It Was Raining Hard When We Reached Eisenach Station, And Engaged
A Carriage To Take Us To The Wartburg.
The mist, which wreathed
thickly around, showed us only glimpses as we wound slowly up the
castle hill - enough, however, to pique the imagination, and show how
beautiful it might be in fair weather.
The grounds are finely kept: winding paths invite to many a charming
stroll. When about half way up, as the rain had partially subsided, I
left the carriage, and toiled up the laborious steep on foot, that I
might observe better. You approach the castle by a path cut through
the rock for about thirty or forty feet. At last I stood under a low
archway of solid stone masonry, about twenty feet thick. There had
evidently been three successive doors; the outer one was gone, and the
two inner were wonderfully massive, braced with iron, and having each
a smaller wicket door swung back on its hinges.
As my party were a little behind, I had time to stop and meditate. I
fancied a dark, misty night, and the tramp of a party of horsemen
coming up the rocky path to the gateway; the parley at the wicket; the
unbarred doors, creaking on their rusty hinges, - one, two, three, - are
opened; in clatters the cavalcade. In the midst of armed men with
visors down, a monk in cowl and gown, and with that firm look about
the lips which is so characteristic in Luther's portraits. But here
our party came up, and the vision was dispelled.

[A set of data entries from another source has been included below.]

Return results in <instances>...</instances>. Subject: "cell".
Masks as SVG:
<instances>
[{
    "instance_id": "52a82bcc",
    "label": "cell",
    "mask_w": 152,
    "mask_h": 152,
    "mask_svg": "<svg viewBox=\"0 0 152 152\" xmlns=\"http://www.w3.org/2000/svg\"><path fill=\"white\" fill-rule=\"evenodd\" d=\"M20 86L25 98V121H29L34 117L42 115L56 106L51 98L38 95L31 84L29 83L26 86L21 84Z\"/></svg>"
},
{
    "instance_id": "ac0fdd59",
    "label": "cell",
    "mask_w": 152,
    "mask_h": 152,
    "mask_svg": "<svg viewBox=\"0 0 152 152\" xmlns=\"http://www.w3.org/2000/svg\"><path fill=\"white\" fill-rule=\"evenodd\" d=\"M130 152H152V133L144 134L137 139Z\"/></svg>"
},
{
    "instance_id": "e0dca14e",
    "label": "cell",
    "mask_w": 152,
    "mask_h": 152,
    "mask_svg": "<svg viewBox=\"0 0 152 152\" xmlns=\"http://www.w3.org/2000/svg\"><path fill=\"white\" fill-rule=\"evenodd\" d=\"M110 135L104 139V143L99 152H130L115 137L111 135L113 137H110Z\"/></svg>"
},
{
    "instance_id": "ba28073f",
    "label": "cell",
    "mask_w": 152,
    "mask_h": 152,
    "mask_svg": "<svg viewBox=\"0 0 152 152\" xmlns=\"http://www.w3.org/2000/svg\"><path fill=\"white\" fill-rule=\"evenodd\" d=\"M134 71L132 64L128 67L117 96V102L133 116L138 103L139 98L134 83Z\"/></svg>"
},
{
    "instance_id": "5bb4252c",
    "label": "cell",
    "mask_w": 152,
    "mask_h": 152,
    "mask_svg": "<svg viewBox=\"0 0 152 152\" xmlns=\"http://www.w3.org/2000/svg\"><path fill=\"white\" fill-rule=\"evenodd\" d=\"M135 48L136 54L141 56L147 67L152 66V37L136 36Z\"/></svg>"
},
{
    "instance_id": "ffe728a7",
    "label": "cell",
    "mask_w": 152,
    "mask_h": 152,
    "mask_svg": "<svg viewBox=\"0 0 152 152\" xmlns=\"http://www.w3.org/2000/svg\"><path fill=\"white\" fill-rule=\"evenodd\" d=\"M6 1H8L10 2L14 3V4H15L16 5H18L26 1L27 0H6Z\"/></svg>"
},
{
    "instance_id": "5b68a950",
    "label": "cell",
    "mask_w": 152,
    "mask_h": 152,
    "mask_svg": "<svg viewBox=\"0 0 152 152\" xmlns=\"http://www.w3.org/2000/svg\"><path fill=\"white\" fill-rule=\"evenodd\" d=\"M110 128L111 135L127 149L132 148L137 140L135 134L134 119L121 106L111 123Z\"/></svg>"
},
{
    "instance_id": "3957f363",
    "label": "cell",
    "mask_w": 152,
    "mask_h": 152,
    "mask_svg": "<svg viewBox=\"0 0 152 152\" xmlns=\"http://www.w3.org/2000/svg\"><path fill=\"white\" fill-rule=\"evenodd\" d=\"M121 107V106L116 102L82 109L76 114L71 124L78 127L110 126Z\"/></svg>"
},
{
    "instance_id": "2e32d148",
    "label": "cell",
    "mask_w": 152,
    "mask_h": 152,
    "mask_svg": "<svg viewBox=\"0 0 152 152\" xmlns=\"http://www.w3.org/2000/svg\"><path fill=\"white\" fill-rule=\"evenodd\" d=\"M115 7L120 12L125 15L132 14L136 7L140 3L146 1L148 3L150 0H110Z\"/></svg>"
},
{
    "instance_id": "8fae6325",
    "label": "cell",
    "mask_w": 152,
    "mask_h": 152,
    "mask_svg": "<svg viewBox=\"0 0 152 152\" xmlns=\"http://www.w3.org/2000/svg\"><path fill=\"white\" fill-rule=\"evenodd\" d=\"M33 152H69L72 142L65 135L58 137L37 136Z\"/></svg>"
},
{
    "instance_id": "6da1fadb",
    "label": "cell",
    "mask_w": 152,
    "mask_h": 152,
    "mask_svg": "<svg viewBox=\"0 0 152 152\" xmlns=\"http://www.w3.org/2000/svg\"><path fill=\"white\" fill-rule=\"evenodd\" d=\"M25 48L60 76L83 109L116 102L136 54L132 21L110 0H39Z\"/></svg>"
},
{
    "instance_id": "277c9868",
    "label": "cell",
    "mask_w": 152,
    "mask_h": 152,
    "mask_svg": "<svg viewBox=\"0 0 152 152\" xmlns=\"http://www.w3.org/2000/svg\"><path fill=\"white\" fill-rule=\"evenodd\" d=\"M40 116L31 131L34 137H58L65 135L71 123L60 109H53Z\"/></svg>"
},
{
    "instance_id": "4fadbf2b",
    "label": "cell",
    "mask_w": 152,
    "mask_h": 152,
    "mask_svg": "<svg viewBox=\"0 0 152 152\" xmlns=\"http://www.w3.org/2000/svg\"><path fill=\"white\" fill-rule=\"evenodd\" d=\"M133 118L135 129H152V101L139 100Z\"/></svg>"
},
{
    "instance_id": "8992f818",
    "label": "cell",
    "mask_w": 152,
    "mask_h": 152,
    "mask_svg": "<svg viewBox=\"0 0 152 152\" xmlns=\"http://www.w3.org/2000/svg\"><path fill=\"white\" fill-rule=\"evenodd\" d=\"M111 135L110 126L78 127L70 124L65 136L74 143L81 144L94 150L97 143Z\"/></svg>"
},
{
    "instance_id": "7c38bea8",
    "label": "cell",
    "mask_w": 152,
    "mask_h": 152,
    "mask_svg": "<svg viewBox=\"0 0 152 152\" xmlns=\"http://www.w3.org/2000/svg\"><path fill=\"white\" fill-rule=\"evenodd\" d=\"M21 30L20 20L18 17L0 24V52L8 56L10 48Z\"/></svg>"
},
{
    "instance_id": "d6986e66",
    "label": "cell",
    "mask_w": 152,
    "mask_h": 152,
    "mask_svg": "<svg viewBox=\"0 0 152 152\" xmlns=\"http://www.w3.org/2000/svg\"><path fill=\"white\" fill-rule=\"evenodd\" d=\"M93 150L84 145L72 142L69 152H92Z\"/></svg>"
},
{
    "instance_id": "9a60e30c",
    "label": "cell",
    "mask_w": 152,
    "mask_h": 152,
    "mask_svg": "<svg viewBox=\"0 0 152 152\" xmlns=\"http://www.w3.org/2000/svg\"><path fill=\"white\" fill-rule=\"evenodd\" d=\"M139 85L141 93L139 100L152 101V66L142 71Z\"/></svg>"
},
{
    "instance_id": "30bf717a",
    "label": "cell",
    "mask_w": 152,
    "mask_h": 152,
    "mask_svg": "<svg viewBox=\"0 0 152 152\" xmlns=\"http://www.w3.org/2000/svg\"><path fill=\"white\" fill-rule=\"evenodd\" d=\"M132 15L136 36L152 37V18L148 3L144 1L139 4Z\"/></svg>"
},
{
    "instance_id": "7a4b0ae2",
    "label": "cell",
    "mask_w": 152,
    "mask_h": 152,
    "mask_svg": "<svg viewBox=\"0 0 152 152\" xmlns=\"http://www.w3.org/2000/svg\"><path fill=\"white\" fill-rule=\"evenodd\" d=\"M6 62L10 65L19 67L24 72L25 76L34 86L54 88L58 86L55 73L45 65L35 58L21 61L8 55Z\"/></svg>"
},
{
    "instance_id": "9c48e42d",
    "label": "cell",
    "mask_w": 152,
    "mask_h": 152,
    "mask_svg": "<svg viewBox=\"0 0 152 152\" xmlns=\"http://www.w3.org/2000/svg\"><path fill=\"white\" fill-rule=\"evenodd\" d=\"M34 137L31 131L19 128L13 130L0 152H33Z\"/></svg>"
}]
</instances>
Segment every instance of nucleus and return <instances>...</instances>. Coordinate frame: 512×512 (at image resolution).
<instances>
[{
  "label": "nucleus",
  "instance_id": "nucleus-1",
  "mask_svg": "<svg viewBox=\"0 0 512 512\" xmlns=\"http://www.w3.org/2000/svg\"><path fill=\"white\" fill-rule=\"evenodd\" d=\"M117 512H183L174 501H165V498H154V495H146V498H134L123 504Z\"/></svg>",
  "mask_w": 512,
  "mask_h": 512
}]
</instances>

As none of us knew a
word of German, we stood rather irresolutely looking at the buildings
which, in all shapes and varieties, surround the court. I went into
one room - it was a pantry; into another - it was a wash room; into a
third - it was a sitting room, garnished with antlers, and hung round
with hard old portraits of princes and electors, and occupied by
Germans smoking and drinking beer. One is sure that in this respect
one cannot fail of seeing the place as it was in Luther's time. If
they were Germans, of course they drank beer out of tall, narrow beer
glasses; that is as immutable a fact as the old stones of the
battlement.
"H.," said C., "did the Germans use to smoke in Luther's day?"
"No. Why?"
"0, nothing. Only, what could they do with themselves?"
"I do not know, unless they drank the more beer."
"But what could they do with their chimney-hood?"
So saying, the saucy fellow prowled about promiscuously a while,
assailing one and another in French, to about as much purpose as one
might have tried to storm the walls with discharges of thistle down;
all smoked and drank as before. But as several other visitors arrived,
and it became evident that if we did not come to see the castle, it
was not likely we came for any thing else, a man was fished up from
some depths unknown, with a promising bunch of keys.